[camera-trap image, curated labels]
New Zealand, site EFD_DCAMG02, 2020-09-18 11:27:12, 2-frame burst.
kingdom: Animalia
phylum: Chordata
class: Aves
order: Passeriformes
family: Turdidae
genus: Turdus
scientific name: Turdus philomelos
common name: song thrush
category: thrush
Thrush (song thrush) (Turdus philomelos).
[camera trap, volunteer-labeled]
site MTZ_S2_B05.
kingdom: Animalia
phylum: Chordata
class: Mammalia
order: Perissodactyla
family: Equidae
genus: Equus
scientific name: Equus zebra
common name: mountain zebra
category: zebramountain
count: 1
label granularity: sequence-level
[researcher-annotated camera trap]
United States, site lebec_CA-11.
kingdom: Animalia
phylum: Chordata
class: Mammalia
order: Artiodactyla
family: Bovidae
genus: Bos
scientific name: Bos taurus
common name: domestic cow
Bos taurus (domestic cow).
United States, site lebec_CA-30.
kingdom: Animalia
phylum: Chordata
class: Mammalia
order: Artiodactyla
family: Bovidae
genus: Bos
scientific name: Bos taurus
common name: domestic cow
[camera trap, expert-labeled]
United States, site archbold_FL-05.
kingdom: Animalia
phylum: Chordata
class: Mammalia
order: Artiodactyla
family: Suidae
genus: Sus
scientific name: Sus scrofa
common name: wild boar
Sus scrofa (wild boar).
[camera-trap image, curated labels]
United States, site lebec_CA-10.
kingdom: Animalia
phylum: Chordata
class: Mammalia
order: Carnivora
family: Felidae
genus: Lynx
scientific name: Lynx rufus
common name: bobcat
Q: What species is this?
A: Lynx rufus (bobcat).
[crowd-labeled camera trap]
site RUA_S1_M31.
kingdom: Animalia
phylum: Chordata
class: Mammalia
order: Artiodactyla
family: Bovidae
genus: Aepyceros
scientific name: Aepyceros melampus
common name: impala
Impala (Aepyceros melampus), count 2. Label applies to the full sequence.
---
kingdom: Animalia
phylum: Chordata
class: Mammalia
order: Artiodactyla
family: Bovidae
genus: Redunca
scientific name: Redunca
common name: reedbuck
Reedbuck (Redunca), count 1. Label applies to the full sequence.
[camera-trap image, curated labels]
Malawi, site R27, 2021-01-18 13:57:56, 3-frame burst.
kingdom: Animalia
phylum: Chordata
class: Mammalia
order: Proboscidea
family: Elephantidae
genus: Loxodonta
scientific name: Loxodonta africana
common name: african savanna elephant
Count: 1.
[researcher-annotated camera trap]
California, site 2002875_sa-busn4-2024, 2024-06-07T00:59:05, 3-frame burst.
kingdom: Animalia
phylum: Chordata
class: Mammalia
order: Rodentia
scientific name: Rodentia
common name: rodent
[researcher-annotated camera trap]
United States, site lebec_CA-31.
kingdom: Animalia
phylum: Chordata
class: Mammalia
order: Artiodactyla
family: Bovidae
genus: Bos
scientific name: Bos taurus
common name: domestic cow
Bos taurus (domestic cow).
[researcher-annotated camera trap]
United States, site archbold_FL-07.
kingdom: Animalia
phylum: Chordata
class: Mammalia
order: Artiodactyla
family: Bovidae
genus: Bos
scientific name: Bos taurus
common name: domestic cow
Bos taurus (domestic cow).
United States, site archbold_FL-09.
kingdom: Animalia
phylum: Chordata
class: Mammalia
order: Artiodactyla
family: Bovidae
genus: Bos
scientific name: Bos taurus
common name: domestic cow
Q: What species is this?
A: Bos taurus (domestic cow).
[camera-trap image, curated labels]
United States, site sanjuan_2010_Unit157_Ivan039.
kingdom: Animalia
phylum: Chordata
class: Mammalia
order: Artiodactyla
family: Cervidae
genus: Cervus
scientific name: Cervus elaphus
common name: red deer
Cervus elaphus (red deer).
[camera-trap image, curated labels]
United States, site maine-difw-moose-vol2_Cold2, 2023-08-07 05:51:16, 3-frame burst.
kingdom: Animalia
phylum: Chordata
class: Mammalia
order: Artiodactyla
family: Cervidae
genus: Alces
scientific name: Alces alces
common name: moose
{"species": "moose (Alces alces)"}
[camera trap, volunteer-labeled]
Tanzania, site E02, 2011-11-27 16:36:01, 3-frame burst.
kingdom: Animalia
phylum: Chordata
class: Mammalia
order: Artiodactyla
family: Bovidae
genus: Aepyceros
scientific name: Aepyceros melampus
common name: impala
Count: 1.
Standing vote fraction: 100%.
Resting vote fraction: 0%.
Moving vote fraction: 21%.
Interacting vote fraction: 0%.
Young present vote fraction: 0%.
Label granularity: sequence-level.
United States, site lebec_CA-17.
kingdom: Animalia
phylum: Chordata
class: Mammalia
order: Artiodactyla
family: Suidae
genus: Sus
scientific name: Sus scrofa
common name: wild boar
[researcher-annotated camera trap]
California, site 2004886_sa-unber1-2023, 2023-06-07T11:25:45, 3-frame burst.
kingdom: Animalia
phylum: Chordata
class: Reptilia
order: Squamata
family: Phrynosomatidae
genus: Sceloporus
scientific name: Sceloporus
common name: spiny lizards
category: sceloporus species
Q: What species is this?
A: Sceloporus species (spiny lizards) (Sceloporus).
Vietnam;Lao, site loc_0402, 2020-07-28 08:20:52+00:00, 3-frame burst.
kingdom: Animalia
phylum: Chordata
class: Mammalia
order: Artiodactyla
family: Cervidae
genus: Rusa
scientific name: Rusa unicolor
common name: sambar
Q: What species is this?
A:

§ PROBLEM TO SOLVE: Write out, exactly and with nothing else, the lines of the listing above from its first line through the line with "site MTZ_S2_B05.".

§ SOLUTION TO THIS EXERCISE:
[camera-trap image, curated labels]
New Zealand, site EFD_DCAMG02, 2020-09-18 11:27:12, 2-frame burst.
kingdom: Animalia
phylum: Chordata
class: Aves
order: Passeriformes
family: Turdidae
genus: Turdus
scientific name: Turdus philomelos
common name: song thrush
category: thrush
Thrush (song thrush) (Turdus philomelos).
[camera trap, volunteer-labeled]
site MTZ_S2_B05.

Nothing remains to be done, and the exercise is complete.